How Your Business Can Survive The Great Resignation

Naturally, the coronavirus (COVID-19) has given people a lot to think about and forced many of them to experience things that otherwise might not have been considered or faced for a long time.

Employees oppose a return to full-time office life. After experiencing burnout and a high workload, as the boundaries between work and personal life blurred, employees are now demanding better and expecting more.

Many are now taking a proactive approach that there is more to life than work, by voting with their feet.

This way, they can ensure that they avoid a lack of fulfillment at work, by seeking alternative roles in workplaces in which they feel valued and useful.

The proof

The month of May 2022 UK Labor Force Survey published by the Office for National Statistics, showed quits and job changes in the UK were at an all-time high.

A survey of Randstad UK recruiters found that 24% of workers actively plan to change employers within three to six months, compared to the usual 11%.

These figures seem conservative considering the January 2022 Airwaves poll which shows that half of workers plan to leave their jobs this year.
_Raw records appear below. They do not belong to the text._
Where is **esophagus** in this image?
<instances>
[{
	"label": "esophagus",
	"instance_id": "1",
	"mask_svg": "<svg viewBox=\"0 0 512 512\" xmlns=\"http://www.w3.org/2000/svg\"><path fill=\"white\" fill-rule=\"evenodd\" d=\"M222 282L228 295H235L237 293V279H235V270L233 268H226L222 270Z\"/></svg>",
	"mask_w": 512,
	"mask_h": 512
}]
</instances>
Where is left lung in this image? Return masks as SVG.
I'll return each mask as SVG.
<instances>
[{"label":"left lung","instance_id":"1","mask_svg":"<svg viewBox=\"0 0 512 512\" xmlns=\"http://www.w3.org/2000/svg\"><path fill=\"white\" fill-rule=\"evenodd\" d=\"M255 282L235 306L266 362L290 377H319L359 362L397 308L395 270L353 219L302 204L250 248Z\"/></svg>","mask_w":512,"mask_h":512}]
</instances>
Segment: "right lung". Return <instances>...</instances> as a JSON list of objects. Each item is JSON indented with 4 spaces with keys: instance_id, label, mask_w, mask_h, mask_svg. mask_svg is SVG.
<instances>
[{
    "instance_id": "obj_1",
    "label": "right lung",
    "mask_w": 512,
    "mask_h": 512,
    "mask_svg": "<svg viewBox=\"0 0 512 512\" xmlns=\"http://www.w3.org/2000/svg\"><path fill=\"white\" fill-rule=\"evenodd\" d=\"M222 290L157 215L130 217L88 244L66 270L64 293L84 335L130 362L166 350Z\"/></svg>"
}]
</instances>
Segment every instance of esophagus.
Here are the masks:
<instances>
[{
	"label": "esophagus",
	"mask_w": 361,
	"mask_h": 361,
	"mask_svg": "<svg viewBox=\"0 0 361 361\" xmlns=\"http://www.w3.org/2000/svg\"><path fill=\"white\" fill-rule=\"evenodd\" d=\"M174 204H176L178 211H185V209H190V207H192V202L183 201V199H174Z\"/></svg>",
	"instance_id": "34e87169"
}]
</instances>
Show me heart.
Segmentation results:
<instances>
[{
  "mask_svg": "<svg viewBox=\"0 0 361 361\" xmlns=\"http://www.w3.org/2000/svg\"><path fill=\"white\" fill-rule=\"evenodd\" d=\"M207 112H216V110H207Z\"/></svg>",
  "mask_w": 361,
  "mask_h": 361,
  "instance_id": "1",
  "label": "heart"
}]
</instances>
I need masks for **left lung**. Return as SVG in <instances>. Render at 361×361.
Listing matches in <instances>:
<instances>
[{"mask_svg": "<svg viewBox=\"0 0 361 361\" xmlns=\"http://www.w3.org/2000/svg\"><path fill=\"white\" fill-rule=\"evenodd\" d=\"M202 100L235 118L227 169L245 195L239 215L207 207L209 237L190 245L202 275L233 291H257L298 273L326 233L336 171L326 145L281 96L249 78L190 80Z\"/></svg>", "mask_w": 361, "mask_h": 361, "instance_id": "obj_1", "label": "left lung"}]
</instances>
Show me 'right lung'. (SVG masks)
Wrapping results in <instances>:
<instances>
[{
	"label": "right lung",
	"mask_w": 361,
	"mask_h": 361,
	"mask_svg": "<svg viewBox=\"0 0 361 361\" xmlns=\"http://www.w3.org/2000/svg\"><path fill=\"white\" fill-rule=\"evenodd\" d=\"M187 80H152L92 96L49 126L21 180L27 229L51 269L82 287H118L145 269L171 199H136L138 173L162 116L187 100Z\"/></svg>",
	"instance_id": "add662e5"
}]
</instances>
The driving force behind this? The desire to achieve a better work-life balance.

So what is the solution ?

Throwing money at the problem may be tempting, but it’s actually not the quick or easy fix that people think it is.

While initially, particularly in North America, law firms have sought to stem the tide of resignations by increasing pay and salaries, this is not a sustainable long-term solution.

Culture change takes time.

The traditional business model of goals and billable hours is now under intense scrutiny. Old ways of working will no longer be washed away in the post-pandemic “new normal”.

So, is your company ready to withstand the big quit in the UK? Here are three ways your law firm can improve its culture to stay afloat.

1. Continue to embrace hybrid working

Statistics tell us that the predominant reason for the trends associated with the Great Quit is employees’ pursuit of a better work-life balance.

The pandemic has demonstrated to the world that, however uncomfortable the experience, law firms can quickly adapt to change if necessary.

We have seen rapid developments in technology, which has enabled changes, such as remote hearings and lawyers continuing their legal work from home.

These changes, which people previously thought would happen 50 years from now, have allowed the legal market to become much more accessible.

Without an ongoing commitment to hybrid working, law firms face a fate similar to Blockbuster, or many other firms that haven’t changed over time.

Adapt or die, it’s as simple as that.

In doing so, companies cater to all requirements – from interns who seek regular touchpoints with mentors and daily office life, to working parents who have found working from home to be beneficial in balancing their careers and family life.

As an extension of this, employees would benefit from the companies reviewing billable hours and the goal-based business model.

Companies that focus on production rather than inputs are more likely to be able to entice employees to stay or entice them to join.

2. Speak out about wellness

Clearly one employee complaint is about the feeling that they are now “living off the job”, as opposed to working from home.

It seems inevitable that post-pandemic work and life will be much more “blended” than ever before.

Companies can improve their culture by genuinely encouraging healthy boundaries, not only for those who wish to continue working primarily from home, but also for those who are in the office.

  • Educate leaders on the value and benefits of promoting and setting healthy boundaries
  • creating an environment of awareness of the damage caused by the 24/7 reactive culture to mental health and well-being
  • encourage leaders to log off and stop working reasonable hours – whether at home or in the office
  • be aware of the potential impact on recipients of sending emails outside normal business hours
  • introduce and take wellness days

This will lead by example and exhibit behavior that will positively influence the culture of the law firm for the better.

3. Prioritize employee engagement.

If employees feel valued and heard, they will be held back because they won’t want to go anywhere else.

External talent will also be attracted, seeing what a fun place the company is to work.

There are easy wins here, provided the workplace is culturally psychologically safe (learn more about psychologically safe workplaces) and allows people to speak freely without fear.

Encourage open communication and employee feedback. Whether through individual surveys or employee engagement surveys. This way you can demonstrate that people are valued and recognized in a meaningful way.

Ask people what they want and try to deliver it. Especially around flexible working and career progression, as long as it’s reasonable when balanced against business needs.

I expand on this last point (about career progression, ‘your way’), in my recent TEDx talk.

Encourage positive relationships with those working from home to trust them to get things done without the need for micromanagement.

The productivity of those working from home throughout the pandemic has skyrocketed, after all!

Trust is the key. But showing appreciation, especially when people are working remotely and can sometimes feel disparate or disconnected from the office team, is also a helpful strategy.


How law firms respond to the needs of current or potential employees will undoubtedly determine their ability to withstand the great resignation of the legal profession.

In order to avoid the potentially negative consequences of the Great Resignation, companies should:

  • ensure there is a healthy alignment between employer and employee
  • continue to embrace flexible and hybrid working
  • reflect changing talent expectations
  • keep well-being, trust and open communication at heart

Time will tell if – culturally – companies have done enough.

The opinions expressed in our blogs are those of the authors and do not necessarily reflect those of the Law Society.